__Given instruction 1__.
In one to three sentences, explain why bognormike says in the air suspension thread that he can't compare the ride before and after fitting air suspension.
__Given instruction 2__.
Write the next part of the air suspension thread, starting after its final sentence.

__Text passage__.
##########
# Air suspension on Alko chassis



## javea

Has anyone fitted air suspension to an Alko chassis?

Just returned from a short trip to France with the grandchildren and spent a time in the back of the motorhome and didn't realise how harsh the suspension is. Having fitted Vredestein tyres with a much lower pressure than the original Michelins the ride overall is better than it was but travelling over the poor road surfaces that we have makes you realise just how harsh travel in the rear is.

I am happy with the overall handling of the vehicle, just want a more comfortable ride but I don't want to go to the expense of air suspension if it is not going to give a smoother experience.

Any advice from those who have gone down this route would be appreciated.

Mike


----------



## bognormike

Mike

see my thread from a few weeks back
http://www.motorhomefacts.com/ftopicp-1251133.html#1251133

I haven't been able to twiddle much, and as noted, most comments were about stability rather than harder / softer ride. I've got the same MH as you, but mine had the air suspension on when I got it, so can't compare before / after  At 2.5 - 3 bar it seems comparable with my old Pilote, but I haven't been on any fully loaded trips to try different settings, either overall or a mix of front / back. The tyre setting recommended for Michelins in the handbook are 4.0 front and 5.5 back, mine seem to be in line with this, presumably a higher setting at the rear allows for overhang etc?
##########
(Entries from a dataset)

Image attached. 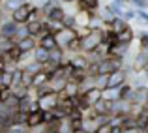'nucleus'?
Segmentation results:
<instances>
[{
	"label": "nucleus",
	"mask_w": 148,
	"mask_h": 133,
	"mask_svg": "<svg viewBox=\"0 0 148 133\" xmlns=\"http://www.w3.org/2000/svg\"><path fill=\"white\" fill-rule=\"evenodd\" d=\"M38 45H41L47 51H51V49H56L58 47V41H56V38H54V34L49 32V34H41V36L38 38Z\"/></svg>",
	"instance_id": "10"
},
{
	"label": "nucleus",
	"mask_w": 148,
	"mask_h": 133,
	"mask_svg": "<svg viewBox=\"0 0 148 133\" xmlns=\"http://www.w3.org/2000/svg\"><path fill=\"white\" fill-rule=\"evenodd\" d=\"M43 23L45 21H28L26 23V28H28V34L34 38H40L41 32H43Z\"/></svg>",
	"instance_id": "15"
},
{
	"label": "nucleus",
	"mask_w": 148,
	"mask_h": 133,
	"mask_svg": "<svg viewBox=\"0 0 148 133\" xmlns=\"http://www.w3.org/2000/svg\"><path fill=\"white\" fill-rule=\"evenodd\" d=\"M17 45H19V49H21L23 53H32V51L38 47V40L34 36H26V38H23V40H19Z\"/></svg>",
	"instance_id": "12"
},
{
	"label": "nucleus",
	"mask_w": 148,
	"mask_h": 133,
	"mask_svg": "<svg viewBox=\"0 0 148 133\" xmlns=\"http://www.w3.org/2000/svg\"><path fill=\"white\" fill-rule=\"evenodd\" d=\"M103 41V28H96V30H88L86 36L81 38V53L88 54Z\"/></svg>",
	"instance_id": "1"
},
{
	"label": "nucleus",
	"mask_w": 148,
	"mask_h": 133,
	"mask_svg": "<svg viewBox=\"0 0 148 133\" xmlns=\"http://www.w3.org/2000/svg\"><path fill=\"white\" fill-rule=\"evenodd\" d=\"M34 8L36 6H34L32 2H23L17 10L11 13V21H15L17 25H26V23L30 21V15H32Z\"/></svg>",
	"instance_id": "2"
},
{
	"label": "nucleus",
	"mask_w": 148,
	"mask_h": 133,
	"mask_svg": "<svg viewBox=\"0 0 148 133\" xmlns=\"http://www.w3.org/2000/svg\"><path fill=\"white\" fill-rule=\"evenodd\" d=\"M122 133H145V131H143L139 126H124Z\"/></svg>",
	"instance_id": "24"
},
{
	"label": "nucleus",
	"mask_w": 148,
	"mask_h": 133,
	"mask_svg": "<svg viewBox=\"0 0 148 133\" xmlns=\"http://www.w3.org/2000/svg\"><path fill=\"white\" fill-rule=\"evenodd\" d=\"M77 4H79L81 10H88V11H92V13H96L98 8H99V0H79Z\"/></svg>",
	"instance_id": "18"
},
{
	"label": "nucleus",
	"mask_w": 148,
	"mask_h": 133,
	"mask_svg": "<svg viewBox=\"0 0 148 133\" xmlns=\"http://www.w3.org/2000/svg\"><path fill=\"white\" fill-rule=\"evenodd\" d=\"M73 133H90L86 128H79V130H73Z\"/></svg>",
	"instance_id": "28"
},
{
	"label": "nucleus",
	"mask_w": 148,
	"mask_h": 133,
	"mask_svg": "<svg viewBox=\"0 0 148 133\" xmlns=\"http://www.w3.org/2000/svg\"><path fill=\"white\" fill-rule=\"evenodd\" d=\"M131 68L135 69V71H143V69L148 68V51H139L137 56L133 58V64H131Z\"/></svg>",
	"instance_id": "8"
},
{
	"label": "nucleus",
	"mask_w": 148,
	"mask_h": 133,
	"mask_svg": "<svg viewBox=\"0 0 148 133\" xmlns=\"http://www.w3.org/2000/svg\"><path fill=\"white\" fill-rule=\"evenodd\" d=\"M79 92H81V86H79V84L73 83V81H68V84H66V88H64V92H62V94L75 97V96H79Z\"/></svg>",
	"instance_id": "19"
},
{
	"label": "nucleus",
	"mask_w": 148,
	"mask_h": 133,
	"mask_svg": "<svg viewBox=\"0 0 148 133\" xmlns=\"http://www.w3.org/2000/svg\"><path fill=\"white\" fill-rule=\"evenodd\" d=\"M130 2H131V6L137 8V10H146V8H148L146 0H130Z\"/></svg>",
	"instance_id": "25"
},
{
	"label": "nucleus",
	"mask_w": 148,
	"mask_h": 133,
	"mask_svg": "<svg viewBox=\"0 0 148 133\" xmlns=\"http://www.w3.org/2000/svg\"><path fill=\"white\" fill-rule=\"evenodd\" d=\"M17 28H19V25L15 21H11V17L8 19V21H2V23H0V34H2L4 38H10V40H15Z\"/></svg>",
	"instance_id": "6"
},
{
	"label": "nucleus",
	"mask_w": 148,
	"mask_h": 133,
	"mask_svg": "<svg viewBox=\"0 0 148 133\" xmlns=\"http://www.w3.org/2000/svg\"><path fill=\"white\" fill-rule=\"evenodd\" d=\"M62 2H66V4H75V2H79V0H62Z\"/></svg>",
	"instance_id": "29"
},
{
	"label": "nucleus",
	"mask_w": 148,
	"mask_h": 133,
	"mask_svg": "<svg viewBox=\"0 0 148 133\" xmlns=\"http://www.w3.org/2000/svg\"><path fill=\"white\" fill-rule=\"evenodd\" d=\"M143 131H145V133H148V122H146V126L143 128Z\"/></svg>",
##########
__Written response 1__.
He can't compare the ride before and after because his motorhome already had the air suspension fitted when he got it. He never drove it without the system.

__Written response 2__.
----------



## javea

bognormike said:


> Mike
> 
> see my thread from a few weeks back
> http://www.motorhomefacts.com/ftopicp-1251133.html#1251133
> 
> I haven't been able to twiddle much, and as noted, most comments were about stability rather than harder / softer ride. I've got the same MH as you, but mine had the air suspension on when I got it, so can't compare before / after  At 2.5 - 3 bar it seems comparable with my old Pilote, but I haven't been on any fully loaded trips to try different settings, either overall or a mix of front / back. The tyre setting recommended for Michelins in the handbook are 4.0 front and 5.5 back, mine seem to be in line with this, presumably a higher setting at the rear allows for overhang etc?


Thanks Mike.

You are running at the same pressures that I used when on Michelins. Vredenstein recommended 65 psi on the rears, fronts at 62, certainly a less jarring ride than before but I would like a bit more if possible, I do agree that opinions seem to point to greater stability which I haven't found to be a problem on my outfit.

Mike


----------



## Dave-F

i have air suspension fitted on a tag axle, alko chassis. i was fed up with the clatter and bang from the back. since having fitted i have had no regets. ive done about 3k miles since having fitted and am still pleased with the results. handeling was already good, and is a bit wollowy now and softer, but not so much as would make you feel sea sick but definatly softer.

the othrer advantages are, self leveling, ferry ramp changes, and lowering.

just to make it clear, i had full air suspension not just air bags to help with sagging. have a look at vb air the sysetm i had was 4cs


----------



## Ian_n_Suzy

Hi Javea,

I have fitted it on the rear, it was quite straight forward and definitely improved the ride in our case.

I can highly recommend the following link which is an excellent pictorial post made by Techno.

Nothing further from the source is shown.